Leur odyssée, du 20 au 24 juillet, est un roman noir : grimpe artificielle à l'extrême, cordes tendues comme des nerfs, et la mort qui rôde à chaque relais. Harrer, futur auteur du best-seller Sept Ans au Tibet, racontera plus tard ces heures où la paroi semble vivante, avide de sang. À Berlin, Goebbels jubile : des films de propagande montrent ces "fils de l'Ariernum" domptant l'invincible, sous le regard approbateur du Führer. L'Eiger n'est plus une montagne ; c'est un trophée olympique pour le IIIe Reich, preuve que l'Allemagne, humiliée à Versailles, renaît de ses cendres alpines. Revanche pour 14-18 ? Plus qu'une revanche : une résurrection. L'Autriche, annexée, et l'Allemagne, revancharde, voient dans ces cimes un écho à leurs frontières perdues – le Tyrol, les Sudètes, ces terres "germaniques" arrachées par le traité maudit.
Montagne et Fascisme : Une Ascension Partagée, une Chute Inévitable
Ces conquêtes ne sont pas isolées ; elles s'inscrivent dans une vague fasciste qui balaye les Alpes. En Italie, le Club Alpino Italiano, sous l'égide mussolinienne, forme des "alpinistes du Duce" pour incarner la vitalité latine. En Allemagne et en Autriche, les Deutscher Alpenverein se nazifient, transformant les refuges en bastions de la "Kraft durch Freude" (Force par la Joie). L'alpinisme devient outil de propagande : corps nus sous le soleil, drapeaux claquant au vent, et cette idée que la montagne purifie le sang des nations blessées.
Mais derrière la gloire, l'ombre de 1918 plane.
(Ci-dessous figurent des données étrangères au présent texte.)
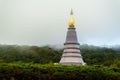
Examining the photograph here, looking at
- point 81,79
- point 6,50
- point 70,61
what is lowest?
point 81,79

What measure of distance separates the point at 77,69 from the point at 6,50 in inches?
2505

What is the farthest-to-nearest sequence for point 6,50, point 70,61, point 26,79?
point 6,50, point 70,61, point 26,79

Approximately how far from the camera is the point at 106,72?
46219mm

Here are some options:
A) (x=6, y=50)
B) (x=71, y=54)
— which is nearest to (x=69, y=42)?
(x=71, y=54)

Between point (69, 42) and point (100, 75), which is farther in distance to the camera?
Answer: point (69, 42)

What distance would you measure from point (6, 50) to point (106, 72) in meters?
64.1

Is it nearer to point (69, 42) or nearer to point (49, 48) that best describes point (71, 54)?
point (69, 42)

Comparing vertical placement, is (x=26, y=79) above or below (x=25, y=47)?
below

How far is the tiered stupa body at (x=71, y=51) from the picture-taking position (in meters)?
61.4

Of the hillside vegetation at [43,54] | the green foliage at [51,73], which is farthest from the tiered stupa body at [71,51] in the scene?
the hillside vegetation at [43,54]

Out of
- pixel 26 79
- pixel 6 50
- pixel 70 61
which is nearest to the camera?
pixel 26 79

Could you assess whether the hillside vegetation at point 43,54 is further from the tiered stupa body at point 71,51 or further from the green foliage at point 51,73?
the green foliage at point 51,73

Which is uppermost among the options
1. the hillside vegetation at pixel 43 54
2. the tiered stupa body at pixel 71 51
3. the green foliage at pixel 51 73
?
the hillside vegetation at pixel 43 54

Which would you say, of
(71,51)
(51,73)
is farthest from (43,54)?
(51,73)
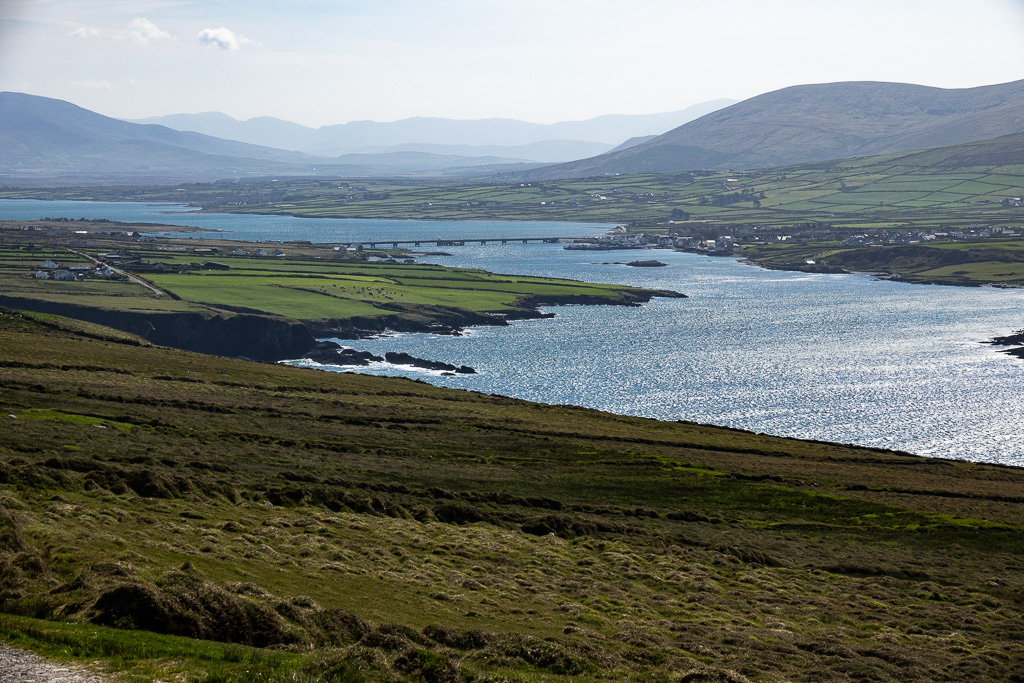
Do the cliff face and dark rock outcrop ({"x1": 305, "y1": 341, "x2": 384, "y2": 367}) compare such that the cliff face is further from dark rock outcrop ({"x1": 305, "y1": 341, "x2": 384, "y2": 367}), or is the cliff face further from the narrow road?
the narrow road

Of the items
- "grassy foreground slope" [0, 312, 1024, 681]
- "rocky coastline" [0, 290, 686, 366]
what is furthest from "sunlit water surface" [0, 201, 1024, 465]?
"grassy foreground slope" [0, 312, 1024, 681]

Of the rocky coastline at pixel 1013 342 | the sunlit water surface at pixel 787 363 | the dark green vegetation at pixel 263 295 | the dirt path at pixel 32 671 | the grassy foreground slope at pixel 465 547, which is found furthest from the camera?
the rocky coastline at pixel 1013 342

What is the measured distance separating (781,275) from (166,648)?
193 m

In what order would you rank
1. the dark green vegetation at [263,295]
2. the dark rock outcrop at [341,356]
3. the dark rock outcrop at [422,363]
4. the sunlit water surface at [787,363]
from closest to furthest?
the sunlit water surface at [787,363]
the dark rock outcrop at [422,363]
the dark rock outcrop at [341,356]
the dark green vegetation at [263,295]

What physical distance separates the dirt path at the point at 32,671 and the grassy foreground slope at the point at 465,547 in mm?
505

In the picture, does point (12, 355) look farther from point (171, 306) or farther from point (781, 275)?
point (781, 275)

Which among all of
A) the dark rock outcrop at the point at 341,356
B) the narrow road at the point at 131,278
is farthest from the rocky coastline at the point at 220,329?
the narrow road at the point at 131,278

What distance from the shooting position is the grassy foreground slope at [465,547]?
61.4ft

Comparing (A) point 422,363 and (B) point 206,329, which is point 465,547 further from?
(B) point 206,329

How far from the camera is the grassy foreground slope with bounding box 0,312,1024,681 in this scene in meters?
18.7

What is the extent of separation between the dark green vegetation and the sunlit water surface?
296 inches

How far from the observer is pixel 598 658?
826 inches

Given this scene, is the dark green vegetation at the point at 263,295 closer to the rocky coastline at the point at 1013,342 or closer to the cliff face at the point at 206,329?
the cliff face at the point at 206,329

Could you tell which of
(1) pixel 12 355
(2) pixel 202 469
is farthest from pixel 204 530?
(1) pixel 12 355
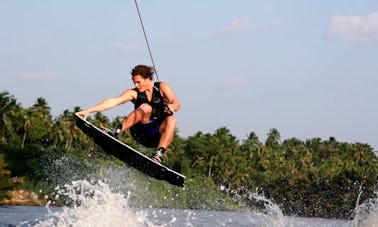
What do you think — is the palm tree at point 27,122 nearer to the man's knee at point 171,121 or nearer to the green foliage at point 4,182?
the green foliage at point 4,182

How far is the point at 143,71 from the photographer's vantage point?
13.1 metres

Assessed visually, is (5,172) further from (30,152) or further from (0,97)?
(0,97)

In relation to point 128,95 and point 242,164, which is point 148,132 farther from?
point 242,164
La Grande Guerre a redessiné les cartes : l'Italie s'empare du Tyrol du Sud, l'Autriche est tronquée, l'Allemagne muselée. Ces grimpeurs, souvent issus de minorités germanophones opprimées (comme Grassi dans l'Alto Adige), portent une rage sourde. Leurs ascensions ? Des actes de réappropriation symbolique, où la cordée remplace la tranchée, et le sommet, la ligne Maginot. Pas de baïonnettes, mais des mousquetons qui claquent comme des saluts romains.
Pourtant, ces triomphes alpins annoncent la tragédie. Moins d'un an après l'Eiger, la guerre éclate, et ces mêmes montagnes deviennent champs de bataille – Ridgway Line, front alpin. Harrer fuira en Himalaya, fuyant les décombres de son monde. Aujourd'hui, pour nous, passionnés de cimes, ces histoires nous rappellent que la montagne n'est jamais neutre. Elle exalte, elle unit, mais elle révèle aussi les failles de l'âme humaine. Grimpons-les avec respect : ces faces nord ne sont pas vaincues ; elles nous attendent, éternelles, pour nous murmurer les leçons d'un passé qui cogne encore au ventre de la roche.